Spatenstich für das 7,3 Millionen Projekt Donau-Hochwasserschutz
Theiß. In der Donaugemeinde Theiß fiel vor Kurzem der Startschuss für ein Megavorhaben. Der durch das Jahrhunderthochwasser 2013 schwer beschädigte Damm wird um 7,3 Millionen Euro saniert. Beteiligt sind Bund, Länder und die umliegenden Gemeinden. Die Bauarbeiten sollen bereits Mitte 2019 abgeschlossen sein.

Mit dem Spatenstich vorige Woche startete jetzt die Sanierung des beim Jahrhunderthochwasser 2013 an die Grenzen seiner Belastbarkeit gekommenen Theißer Dammes. Landeshauptfrau-Stellvertreter Stephan Pernkopf: „Im Hochwasserfall müssen alle zusammenhelfen, dass Hab und Gut vor der Katastrophe geschützt werden. Danke allen Einsatzkräften.“
Weiterer wichtiger Schritt
„Die Sanierung des Dammes um 7,3 Millionen Euro ist ein wichtiger Schritt für den Hochwasserschutz. Land, Gemeinden und der Bund helfen hier zusammen, um miteinander für mehr Sicherheit in der ganzen Region zu sorgen“, so Pernkopf weiter.
Der Kremser Bürgermeister Reinhard Resch: „Die Stadt Krems ist seit jeher Vorreiter in Sachen Hochwasserschutz. Das Hochwasser 2013 hat uns deutlich gezeigt, wie wichtig die Zusammenarbeit über die Gemeindegrenzen hinaus ist. Wenn es um Schutz und Sicherheit der Menschen in der Region geht, haben Investitionen in umfassende Schutzbauten höchste Priorität. Mit den aktuellen Maßnahmen sorgen wir für einen noch besseren Hochwasserschutz.“
Erste Phase: Modernisierung
In der ersten Phase wird der damals am massivsten betroffene Bereich zwischen dem Kraftwerk Theiß und der Kläranlage in Krems auf einer Länge von rund 7,8 Kilometern an den Stand der Technik angepasst. Das geschieht einerseits durch eine abschnittsweise Aufhöhung auf bis zu 80 Zentimeter sowie eine Verbreiterung der Dammkrone auf 3,5 Meter.
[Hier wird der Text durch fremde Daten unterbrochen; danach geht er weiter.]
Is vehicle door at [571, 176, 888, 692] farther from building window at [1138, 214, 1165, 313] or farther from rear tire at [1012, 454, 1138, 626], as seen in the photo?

Geplante Fertigstellung 2019
Insgesamt werden 7,3 Millionen Euro investiert, wobei hier das Land 2,2 Millionen Euro, der Bund 3,6 Millionen Euro und der „Krems-Donau-Kamp HW Damm Wasserverband“ (Mitgliedsgemeinden sind Krems, Rohrendorf, Gedersdorf, Grafenegg und Grafenwörth) 1,5 Millionen Euro beitragen. Bei einem reibungslosen Verlauf der Bauarbeiten sollten diese Mitte 2019 abgeschlossen sein.
77 Millionen investiert
Seit dem Hochwasser 2002 an Kremsfluss, Kamp und Donau wurden in den damals in der Region betroffenen Gemeinden bereits rund 77 Millionen Euro in den Hochwasserschutz investiert. In ganz Niederösterreich waren es sogar 936 Millionen Euro.